Al Riggs: Lavender Scare


Self-released; August 2

There are bedroom-pop auteurs that consistently make good and varied albums, and there are those that make a lot of albums. Then there’s Al Riggs. They occupy the rarer subset of bedroom-pop auteurs that do both. The Durham musician’s Bandcamp boasts nine albums since 2016, and their hit-to-miss ratio is startlingly favorable. And while they have a certain elemental sparseness, these mostly aren’t songs of tossed-off simplicity; Riggs draws rich, complex melodies, themes, and timbres from poetically restricted means.

Prior INDY favorite Hell House had roots in crepuscular folk-rock, but Lavender Scare—one of Riggs’s best to date, which we premiered last week—goes full-on synth-pop, though it retains a quicksilver live feel, thanks to the use of MIDI-controlled virtual instruments. At various points, it has shades of rainy seventies singer-songwriters and aughties-mp3-blog ones, of Brian Wilson’s glazed churn and The Magnetic Fields’ moody bagatelles, of Xiu Xiu’s pounding electro-pop and Spacemen 3’s epic drift. 

On the coolly haunting opener, “Trauma Reversed,” Riggs’s lyrics glint in evocative fragments through gray clouds of reverb; the most prominent is the refrain, “You make a mountain of a man when you listen / When you break this house with your pride,” before the song dissolves into a beautiful silver starburst. This is a nod to the album’s maxim, “The first Pride was a riot,” a reminder of Stonewall radicalism in the commercialized queerness of Pride Month.     

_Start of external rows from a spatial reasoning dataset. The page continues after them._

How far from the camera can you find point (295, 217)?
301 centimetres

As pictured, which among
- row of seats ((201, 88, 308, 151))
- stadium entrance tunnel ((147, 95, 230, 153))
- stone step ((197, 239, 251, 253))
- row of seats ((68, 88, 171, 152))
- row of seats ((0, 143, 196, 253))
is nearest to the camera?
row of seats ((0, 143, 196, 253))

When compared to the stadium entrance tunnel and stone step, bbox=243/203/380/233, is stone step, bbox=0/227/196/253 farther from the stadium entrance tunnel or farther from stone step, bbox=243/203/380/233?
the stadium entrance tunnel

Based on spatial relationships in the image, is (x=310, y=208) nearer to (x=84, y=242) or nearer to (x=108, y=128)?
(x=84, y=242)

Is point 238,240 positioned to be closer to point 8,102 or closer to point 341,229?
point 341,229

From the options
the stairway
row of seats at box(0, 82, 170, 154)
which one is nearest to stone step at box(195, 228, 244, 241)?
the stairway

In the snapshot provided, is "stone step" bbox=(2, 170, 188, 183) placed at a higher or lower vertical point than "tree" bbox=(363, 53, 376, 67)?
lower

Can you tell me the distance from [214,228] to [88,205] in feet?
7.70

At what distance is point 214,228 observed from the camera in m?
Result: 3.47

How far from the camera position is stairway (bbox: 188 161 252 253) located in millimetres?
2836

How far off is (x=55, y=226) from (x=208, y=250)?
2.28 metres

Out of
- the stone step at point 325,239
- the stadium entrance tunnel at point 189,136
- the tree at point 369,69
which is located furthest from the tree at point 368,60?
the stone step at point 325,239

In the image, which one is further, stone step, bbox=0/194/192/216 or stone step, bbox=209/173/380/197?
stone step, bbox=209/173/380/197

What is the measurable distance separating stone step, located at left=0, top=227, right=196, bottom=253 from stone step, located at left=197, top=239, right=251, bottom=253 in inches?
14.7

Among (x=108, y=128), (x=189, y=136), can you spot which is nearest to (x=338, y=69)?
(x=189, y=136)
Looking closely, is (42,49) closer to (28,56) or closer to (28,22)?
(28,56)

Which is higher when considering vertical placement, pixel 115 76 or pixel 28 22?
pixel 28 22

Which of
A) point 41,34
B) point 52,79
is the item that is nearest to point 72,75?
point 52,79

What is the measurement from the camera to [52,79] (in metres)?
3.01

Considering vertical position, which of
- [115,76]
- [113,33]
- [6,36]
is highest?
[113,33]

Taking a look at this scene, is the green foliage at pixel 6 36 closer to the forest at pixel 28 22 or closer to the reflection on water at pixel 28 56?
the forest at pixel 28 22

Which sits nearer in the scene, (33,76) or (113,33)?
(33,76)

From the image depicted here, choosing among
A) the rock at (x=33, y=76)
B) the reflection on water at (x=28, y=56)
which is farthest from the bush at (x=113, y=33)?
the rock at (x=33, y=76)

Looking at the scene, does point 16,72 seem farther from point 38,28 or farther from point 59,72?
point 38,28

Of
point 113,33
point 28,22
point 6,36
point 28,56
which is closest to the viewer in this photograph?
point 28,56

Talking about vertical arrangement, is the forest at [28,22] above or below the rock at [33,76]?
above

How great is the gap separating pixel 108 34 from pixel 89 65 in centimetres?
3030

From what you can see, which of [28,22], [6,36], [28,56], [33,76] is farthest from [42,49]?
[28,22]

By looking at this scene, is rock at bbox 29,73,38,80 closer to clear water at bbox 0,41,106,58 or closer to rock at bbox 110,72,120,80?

The album’s title, too, carries a political charge, referring to the U.S. government’s McCarthy-era persecution of gay people. But Riggs diffuses those blaring alarms into the piquantly personal, soft-edged songwriting they’re known for. The organ-driven psych-pop of “Blacklight” is accented with whispering clicks that grow into threshing blades, whipping between stereo channels. Standout “Moon and America, The Great Dance” has the most interesting palette, twisting Auto-Tune vocals through a hurdy-gurdy-like chord progression. I especially love the detailing on the beginning of “New Family Car,” the spontaneous vocal rhythm and claps that slide into a glowering drone-rock chord. There’s fine sequencing in its high-contrast placement next to “Bloodmoon Satyrday,” a sustained-piano dream of pastoral country stretched between slow snares and fast hats, with horn tones pouring in like syrup.

By the time the spring-wound arpeggios and low-slung vocal melody of “Dogs in Popular Songwriting” arrive, we’re engulfed in a misty, vivid world that feels beautifully alone, as if populated only by Riggs and the listener. It’s best entered via headphones, where each faint flutter and wry or cryptic observation stands revealed.